Calibration curve of the nomogram for the training cohort. The x-axis represented the nomogram predicted probability of AKI, and the y-axis showed actual situation of onset of AKI. The calibration plot was used to demonstrate the consistency between predicted probability of AKI occurrence figured out by the nomogram and the actual probability of AKI onset for the training cohort.

Figure 3
figure 3

Calibration curve of the nomogram for the validation cohort. The calibration plot was used to exhibit the consistency between predicted probability of AKI occurrence figured out by the nomogram and the actual probability of AKI onset for the validation cohort.

Discussion

The rapid onset and great harm of SA-AKI necessitates early and precise detection. Determining whether a septic patient has a high risk of developing AKI at a certain time requires a real-time predictive tool to provide an opportunity for timely prevention and treatment. However, there are still controversies about when AKI occurs in the rapidly progressive course of sepsis. In a few studies, scholars found high risks for SA-AKI and built models to predict AKI onset in sepsis, but the models lacked real-time characteristics and produced delayed and obscure prediction results of questionable clinical application value6,11,12.
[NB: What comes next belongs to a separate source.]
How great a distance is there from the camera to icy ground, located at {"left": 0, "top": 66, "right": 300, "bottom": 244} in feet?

To address this problem, we established a predictive model by using a nomogram to estimate AKI occurrence that included available clinical variables with time tags based on structured big data from the MIMIC-III database. The prognostic model was validated by the Xiangya dataset and Zhang’s database. To our knowledge, this is the first real-time predictive model to predict the new onset of AKI in septic patients. We can obtain respective 1-day, 3-day and 5-day AKI probabilities through the nomogram. In the model, a few clinical variables significantly associated with the occurrence of SA-AKI were screened out by multivariate Cox analysis. Most of these variables were real-time parameters that can instruct clinicians clearly and concisely. We made all the included variables dichotomous according to the cutoff of power to predict SA-AKI for each variable. Hence, the dichotomous and real-time format of clinical parameters enables clinicians to receive clear and urgent instructions that are helpful in making decisions, which is vital in the environment of the emergency department and ICU.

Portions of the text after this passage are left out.